What’s wrong with that game, however, is that saying the prayer is seen as a penalty. The more I grow in the faith, the more I am becoming aware of what an awesome privilege prayer is. What a heavy price was paid so that we would have the inexpressible privilege to enter the throne room of Almighty God and present our petitions and praise. When we bow our heads to ask a blessing over our meal, which honestly is a gift in and of itself for which I’m learning to be immensely grateful, we are talking to the Holiest of All, the Supreme Lord of the Universe, our Creator and Lord. This is not a joke. I Peter 1:12 tells us the angels desire to look into these things (the gospel preached to us). We have been given something that we must not take lightly.

So, when someone asks who will pray, why is there so often the silence of crickets instead of all of us wanting to participate in the privilege? When a Bible teacher asks if anyone would like to open up the meeting in prayer and everyone quickly says, “Nope, you can do it,” what are we really saying? I understand not everyone is comfortable praying in public, but I’m concerned that we need to get past that and try to remember Who we are talking to. It shouldn’t matter to me what the people in the room think of my prayer. I’m not talking to them.

What an incredible privilege to pray. And know that in reading this, you are actually looking over my shoulder at a personal journal entry. I’m indicting myself here. I do not pray as I ought. How shamefully often I neglect the privilege, the indescribably immense and awesome privilege of praying to God. May I never joke about it again.

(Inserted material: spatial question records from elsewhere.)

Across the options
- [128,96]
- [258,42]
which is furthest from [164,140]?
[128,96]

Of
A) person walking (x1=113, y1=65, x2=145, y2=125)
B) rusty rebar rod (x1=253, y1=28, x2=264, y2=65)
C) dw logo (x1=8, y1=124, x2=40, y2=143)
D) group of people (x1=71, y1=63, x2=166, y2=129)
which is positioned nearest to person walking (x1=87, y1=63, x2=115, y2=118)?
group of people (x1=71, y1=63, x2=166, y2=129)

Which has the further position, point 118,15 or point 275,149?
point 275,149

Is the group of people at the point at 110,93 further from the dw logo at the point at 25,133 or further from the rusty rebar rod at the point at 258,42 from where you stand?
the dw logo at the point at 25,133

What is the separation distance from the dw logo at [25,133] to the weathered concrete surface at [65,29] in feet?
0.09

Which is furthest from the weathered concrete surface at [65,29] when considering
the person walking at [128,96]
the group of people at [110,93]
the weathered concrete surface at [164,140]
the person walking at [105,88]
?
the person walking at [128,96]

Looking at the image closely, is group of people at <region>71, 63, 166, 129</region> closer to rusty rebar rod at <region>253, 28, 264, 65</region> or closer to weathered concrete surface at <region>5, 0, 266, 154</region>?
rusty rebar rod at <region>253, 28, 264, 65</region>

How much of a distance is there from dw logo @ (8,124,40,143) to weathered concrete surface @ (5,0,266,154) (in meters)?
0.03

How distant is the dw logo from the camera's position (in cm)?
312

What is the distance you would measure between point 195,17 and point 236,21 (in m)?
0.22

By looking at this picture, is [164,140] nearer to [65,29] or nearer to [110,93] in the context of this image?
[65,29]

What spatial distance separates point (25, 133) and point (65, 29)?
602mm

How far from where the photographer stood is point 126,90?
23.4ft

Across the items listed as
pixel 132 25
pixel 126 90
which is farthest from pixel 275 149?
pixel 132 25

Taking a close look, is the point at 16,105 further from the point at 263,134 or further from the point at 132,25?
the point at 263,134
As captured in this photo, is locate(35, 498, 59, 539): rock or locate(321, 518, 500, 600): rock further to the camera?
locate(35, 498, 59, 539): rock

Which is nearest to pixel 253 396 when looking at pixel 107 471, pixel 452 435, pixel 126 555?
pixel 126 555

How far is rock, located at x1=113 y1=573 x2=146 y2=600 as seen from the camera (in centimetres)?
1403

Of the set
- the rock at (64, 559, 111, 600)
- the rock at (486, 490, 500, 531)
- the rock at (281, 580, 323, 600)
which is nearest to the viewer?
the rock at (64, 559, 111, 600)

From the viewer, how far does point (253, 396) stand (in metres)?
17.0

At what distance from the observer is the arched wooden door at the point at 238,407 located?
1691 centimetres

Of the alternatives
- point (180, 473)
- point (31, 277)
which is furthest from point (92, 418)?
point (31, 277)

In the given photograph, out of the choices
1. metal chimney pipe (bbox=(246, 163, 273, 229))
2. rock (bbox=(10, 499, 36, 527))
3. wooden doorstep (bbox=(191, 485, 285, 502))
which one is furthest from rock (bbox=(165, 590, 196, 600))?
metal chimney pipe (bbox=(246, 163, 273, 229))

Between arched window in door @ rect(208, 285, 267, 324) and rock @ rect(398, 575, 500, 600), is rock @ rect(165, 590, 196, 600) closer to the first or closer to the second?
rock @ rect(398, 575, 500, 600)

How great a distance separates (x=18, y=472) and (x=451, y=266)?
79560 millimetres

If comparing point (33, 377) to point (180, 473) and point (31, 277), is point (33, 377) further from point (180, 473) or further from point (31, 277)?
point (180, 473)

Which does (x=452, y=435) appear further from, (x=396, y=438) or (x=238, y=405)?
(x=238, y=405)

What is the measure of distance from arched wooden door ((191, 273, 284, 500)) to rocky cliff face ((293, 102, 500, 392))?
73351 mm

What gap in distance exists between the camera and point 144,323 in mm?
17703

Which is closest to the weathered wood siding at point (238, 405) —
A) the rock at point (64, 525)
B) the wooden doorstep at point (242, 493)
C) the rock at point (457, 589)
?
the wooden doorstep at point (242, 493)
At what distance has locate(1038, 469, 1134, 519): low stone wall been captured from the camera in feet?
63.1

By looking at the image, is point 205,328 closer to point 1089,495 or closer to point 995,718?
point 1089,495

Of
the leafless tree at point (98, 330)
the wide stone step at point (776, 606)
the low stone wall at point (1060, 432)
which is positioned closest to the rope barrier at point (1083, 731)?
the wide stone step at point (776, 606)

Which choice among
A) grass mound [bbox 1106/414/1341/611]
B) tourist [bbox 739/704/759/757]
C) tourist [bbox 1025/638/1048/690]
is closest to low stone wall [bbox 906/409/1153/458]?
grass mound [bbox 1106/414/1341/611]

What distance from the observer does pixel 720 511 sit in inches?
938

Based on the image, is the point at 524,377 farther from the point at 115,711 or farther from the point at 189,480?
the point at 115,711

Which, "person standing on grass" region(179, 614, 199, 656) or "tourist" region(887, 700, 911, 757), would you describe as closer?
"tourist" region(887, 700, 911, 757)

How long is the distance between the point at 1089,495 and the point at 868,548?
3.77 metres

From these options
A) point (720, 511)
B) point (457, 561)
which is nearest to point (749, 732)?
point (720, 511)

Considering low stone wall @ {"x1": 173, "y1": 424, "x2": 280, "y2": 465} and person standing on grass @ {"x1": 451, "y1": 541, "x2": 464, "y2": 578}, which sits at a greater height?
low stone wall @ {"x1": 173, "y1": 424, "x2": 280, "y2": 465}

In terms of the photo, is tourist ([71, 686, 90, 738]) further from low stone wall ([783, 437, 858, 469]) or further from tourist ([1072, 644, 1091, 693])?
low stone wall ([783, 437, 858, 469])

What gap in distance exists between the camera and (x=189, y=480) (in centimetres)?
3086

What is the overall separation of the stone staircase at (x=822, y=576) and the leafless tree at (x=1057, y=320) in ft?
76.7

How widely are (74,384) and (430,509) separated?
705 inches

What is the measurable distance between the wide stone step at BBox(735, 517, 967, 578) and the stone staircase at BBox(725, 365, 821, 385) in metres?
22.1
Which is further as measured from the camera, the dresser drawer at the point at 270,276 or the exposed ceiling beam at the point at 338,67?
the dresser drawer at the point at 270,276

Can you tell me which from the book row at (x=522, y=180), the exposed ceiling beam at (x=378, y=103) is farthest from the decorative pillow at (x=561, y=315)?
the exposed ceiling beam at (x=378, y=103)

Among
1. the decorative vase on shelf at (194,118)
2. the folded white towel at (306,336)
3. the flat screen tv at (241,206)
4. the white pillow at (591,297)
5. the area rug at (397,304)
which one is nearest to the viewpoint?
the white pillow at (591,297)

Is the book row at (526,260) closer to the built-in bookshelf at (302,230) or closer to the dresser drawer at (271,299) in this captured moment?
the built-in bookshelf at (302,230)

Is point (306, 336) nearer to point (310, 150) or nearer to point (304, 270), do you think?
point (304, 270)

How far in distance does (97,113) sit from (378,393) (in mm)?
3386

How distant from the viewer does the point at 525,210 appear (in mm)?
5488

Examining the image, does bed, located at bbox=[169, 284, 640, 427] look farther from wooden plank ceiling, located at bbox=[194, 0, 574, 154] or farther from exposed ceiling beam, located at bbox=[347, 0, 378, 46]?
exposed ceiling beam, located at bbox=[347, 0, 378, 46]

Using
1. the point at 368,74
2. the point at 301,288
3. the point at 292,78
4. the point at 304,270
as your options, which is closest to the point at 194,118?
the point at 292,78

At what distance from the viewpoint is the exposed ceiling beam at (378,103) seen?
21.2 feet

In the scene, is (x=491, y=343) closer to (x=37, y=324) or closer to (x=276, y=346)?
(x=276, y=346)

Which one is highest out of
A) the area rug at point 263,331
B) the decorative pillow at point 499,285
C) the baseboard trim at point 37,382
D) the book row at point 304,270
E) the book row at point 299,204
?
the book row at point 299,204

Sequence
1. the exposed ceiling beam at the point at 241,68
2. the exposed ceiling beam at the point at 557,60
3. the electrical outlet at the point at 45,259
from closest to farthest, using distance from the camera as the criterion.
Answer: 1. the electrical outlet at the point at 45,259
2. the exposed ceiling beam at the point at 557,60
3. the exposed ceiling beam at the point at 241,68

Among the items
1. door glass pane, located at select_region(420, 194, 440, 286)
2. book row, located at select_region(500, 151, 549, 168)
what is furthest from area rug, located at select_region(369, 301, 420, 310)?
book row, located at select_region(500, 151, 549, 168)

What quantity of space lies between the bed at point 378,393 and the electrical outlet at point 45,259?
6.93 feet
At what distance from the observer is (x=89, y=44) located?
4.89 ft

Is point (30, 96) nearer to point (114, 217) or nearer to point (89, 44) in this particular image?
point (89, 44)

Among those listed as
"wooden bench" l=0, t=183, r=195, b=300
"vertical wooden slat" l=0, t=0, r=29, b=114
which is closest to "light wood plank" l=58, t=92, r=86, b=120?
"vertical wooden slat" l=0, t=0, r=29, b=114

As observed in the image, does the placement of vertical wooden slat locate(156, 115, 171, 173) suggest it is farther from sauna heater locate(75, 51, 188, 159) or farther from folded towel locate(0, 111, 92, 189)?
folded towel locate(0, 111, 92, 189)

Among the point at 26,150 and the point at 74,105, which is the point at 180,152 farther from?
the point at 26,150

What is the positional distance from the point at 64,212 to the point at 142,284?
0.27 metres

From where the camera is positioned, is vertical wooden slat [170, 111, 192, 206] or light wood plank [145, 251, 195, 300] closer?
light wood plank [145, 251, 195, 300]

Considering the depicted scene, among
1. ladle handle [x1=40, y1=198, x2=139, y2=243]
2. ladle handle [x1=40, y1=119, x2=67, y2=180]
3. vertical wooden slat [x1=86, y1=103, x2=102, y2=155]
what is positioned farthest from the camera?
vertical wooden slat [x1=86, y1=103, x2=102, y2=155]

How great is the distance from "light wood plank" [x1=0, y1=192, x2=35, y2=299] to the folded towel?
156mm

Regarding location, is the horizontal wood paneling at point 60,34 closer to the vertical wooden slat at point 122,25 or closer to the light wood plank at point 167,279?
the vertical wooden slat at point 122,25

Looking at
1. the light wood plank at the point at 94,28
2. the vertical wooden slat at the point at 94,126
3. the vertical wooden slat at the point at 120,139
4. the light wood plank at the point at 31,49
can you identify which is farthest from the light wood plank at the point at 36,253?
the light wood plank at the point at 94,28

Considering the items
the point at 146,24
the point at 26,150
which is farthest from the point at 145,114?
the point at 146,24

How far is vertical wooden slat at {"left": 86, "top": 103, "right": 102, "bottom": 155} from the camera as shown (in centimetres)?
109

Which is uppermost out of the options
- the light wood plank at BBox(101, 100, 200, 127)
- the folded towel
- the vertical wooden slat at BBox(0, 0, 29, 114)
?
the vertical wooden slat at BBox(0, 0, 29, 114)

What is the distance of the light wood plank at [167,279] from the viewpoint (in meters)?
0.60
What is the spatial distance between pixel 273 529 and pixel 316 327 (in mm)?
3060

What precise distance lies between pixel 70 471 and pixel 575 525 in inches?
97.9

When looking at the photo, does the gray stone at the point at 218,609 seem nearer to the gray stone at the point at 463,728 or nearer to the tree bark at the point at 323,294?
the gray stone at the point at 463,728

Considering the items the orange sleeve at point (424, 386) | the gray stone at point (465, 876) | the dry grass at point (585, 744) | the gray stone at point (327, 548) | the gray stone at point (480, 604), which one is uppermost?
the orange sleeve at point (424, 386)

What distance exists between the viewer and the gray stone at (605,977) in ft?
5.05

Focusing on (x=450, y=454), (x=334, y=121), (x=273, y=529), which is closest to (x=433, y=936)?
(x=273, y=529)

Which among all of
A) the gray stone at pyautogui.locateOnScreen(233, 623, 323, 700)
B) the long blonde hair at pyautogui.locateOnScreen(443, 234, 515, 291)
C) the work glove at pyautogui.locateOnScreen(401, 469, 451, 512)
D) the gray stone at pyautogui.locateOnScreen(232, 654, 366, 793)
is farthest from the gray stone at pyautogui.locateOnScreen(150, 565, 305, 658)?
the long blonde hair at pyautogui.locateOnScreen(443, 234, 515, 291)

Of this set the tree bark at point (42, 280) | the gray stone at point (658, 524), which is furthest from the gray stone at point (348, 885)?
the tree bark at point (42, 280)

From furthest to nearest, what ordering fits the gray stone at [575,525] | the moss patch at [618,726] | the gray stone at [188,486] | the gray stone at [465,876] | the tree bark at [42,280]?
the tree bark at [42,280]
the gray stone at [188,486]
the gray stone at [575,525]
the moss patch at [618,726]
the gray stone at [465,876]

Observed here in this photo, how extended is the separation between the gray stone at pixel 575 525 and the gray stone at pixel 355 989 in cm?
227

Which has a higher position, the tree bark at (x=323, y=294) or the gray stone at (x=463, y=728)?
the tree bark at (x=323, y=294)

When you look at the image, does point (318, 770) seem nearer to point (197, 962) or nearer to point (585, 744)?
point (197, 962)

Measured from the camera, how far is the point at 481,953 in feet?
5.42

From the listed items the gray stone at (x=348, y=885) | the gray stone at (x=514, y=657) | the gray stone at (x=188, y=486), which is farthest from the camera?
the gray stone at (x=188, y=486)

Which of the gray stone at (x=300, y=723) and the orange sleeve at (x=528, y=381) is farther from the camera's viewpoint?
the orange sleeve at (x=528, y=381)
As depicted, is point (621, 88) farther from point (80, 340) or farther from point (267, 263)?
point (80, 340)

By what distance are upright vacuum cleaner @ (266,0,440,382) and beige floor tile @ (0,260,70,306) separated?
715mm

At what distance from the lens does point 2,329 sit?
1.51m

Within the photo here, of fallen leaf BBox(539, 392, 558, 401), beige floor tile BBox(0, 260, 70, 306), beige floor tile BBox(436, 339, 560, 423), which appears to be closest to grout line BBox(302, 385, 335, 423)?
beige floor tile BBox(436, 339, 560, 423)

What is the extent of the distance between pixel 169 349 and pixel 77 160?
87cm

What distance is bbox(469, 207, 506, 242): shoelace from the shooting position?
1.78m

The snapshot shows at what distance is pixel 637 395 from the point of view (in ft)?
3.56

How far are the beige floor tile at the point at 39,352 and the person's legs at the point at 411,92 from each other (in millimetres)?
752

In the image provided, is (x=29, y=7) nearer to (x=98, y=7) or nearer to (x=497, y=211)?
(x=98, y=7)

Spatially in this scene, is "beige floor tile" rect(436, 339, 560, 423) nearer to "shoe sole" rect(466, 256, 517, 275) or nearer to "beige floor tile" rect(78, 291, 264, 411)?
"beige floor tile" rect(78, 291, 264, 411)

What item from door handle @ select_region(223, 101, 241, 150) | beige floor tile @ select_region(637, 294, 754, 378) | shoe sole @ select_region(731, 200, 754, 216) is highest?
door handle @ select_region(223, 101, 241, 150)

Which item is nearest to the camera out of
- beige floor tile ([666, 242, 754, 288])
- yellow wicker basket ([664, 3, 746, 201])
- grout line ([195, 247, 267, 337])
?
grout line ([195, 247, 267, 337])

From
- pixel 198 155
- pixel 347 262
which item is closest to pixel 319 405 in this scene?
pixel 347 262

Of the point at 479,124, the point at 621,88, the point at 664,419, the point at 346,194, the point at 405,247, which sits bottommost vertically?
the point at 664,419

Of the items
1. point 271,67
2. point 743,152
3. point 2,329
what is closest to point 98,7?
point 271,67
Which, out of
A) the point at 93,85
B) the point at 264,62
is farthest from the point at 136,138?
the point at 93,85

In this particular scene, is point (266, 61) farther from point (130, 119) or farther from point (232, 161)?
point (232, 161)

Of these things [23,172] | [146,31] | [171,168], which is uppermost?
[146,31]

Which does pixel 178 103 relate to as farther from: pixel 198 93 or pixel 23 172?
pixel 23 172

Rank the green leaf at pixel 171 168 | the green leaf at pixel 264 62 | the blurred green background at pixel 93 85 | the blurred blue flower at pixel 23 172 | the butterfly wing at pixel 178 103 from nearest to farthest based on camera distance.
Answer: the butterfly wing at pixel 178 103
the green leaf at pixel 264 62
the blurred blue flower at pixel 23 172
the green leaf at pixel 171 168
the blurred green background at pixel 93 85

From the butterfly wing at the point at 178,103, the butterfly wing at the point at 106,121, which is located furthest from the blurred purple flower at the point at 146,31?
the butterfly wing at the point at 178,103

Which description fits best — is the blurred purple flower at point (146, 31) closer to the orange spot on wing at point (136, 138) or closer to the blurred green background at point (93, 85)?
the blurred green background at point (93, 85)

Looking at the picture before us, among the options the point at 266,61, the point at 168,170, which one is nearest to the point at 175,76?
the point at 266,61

1 Corinthians 13:11-12 “When I was a child, I spoke as a child, I understood as a child, I thought as a child; but when I became a man, I put away childish things. For now we see in a mirror, dimly, but then face to face. Now I know in part, but then I shall know just as I also am known.”

2 comments:

Kelly @ Love Well said...

WELL SAID!

Commented the girl who grew up so deep within the Christian subculture she didn't even know a self-professing non-Christian until she went to public school at age 16.

I could write a book on the dangers of growing up Christian. This post illustrates one. I am tremendously grateful for my heritage. Yet I am still learning to un-peel the onion layers from my faith to get down to the real.

P.S. I realized the same thing about the "thumbs up prayer game" when I was a high school youth leader in college. Having already tasted the wonder inherent in authentic prayer, I started saying, "Hey, I'd love to pray. More than happy."

Lisa Hellier said...

I used to play that same game. Several years back when I was convicted of my irreverent attitude towards prayer, apathy even, God used many events to humble me as to how I was to pray, recognizing it as a true and precious privilege. A well done and genuine post.